Big Water

08/18/11 08:00AM EDT

This note was originally published at 8am on August 15, 2011. INVESTOR and RISK MANAGER SUBSCRIBERS have access to the EARLY LOOK (published by 8am every trading day) and PORTFOLIO IDEAS in real-time.

“Pain + Reflection = Progress.”

-Ray Dalio

That’s a quote from what I thought was one of the best asset management articles of the year – “Mastering The Machine – How Ray Dalio built the world’s richest and strangest hedge fund”, by John Cassidy at The New Yorker.

What was fascinating to me about Dalio’s Global Macro Risk Mangement Process is that there was nothing that was strange to me about it at all. It made perfect sense. Maybe that’s why he’s been one of the few major Hedge Fund managers who has been able to navigate the Big Water of both 2008 and 2011, generating positive absolute returns. Evidently, his process is repeatable.

Ray Dalio’s Bridgewater and Big Water are two very different things. Big Water is what some of my closest friends and I just spent the last 3 days conquering in Hells Canyon – America’s deepest river gorge.

No roads cross Hells Canyon. There are no government people on the shores to bail you out. You are either listening very carefully to your guide or you aren’t coming out.

“Who Is John Gault?” Maybe a better question for me over the course of the weekend was, “Who Is Jeff Smith?” The man who called it “River Time”, was constantly reminding us that “safety is no accident.” Evidently, he was right.

I’ll be flying home, safely, from Boise, Idaho this morning.

Back to the Global Macro Grind

Learning from mistakes (PAIN) and rethinking those mistakes (REFLECTION) = PROGRESS.

With all of the lessons learned about Growth Slowing in 2008 and how politicians and central planners are infused into your said “free” markets to arrest gravity (“shock and awe” interest rate cuts demanded then; Quantitative Easing begged for now), we are reminded of the 2 things that Big Government Interventions do to our markets and economies:

  1. They shorten economic cycles
  2. They amplify market volatility

Whoever didn’t pick up on that second point last week obviously wasn’t in the water. There was amplified volatility in The Price Volatility itself. From leftist French ideas about banning short selling to the whatever we have coming down river this week, all of this is reminding investors that markets that can’t see their rules change in the middle of the game are not markets they should trust.

### What is being asked:
Write the next part of the Big Water market note, starting right after its last sentence. The material that comes next has no connection to the Big Water market note.

### Material provided:
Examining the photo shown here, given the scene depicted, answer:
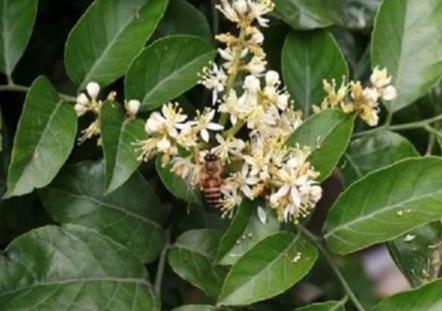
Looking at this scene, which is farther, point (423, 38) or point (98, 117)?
point (423, 38)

### Expected output:
Like staring down the belly of a Class IV white water rapid, when people see this kind of volatility in their retirement accounts they typically opt to get out. While that may be an inconvenient truth for those of us who are brave (or dumb) enough to try our luck trading Big Water volatility, history has proven that markets that lose people’s trust lose fund flows.

When the flows stop, bigger rocks appear…

With our own money at least, we don’t like volunteering to be “fully invested” when GDP Growth is heading towards big rocks (PAIN). History (REFLECTION) may not be precise in helping you navigate the price volatility associated with economic slowdowns – and sometimes the biggest rocks are the last ones you’ll ever see – but the rhythm of this globally interconnected marketplace is a constant reminder.

Going under water can be avoided. Accepting uncertainty = PROGRESS.

I’ve expressed my acceptance of uncertainty in 2011 by getting out of the water. Last Monday I had a 67% Cash position in the Hedgeye Asset Allocation Model. This morning that Cash position is sitting at 64% and here’s where the rest of my Cash has been allocated:

  1. Cash = 64%
  2. Fixed Income = 21% (Long-term Treasuries, Treasury Flattener, Corporate Bonds – TLT, FLAT, LQD)
  3. International Equities = 9% (China and S&P International Dividend ETF – CAF and DWX)
  4. International Currencies = 6% (Canadian Dollar – FXC)
  5. Commodities = 0%
  6. US Equities = 0%

The only move I made last week was allocating 3% of assets in the model to Corporate Bonds (LQD). They were down hard on the week when I bought them - and I like to buy things when they are red.

The biggest mistake I’ve made in the last few weeks is not being long Gold (GLD). That’s why I have Commodities listed ahead of US Equities this morning. I’d like to buy Gold and/or Silver back on a pullback. Immediate-term TRADE support lines for Gold and Silver are now $1713 and $38.15, respectively. I have intermediate-term TREND upside for Gold and Silver at $1817 and $41.69, respectively.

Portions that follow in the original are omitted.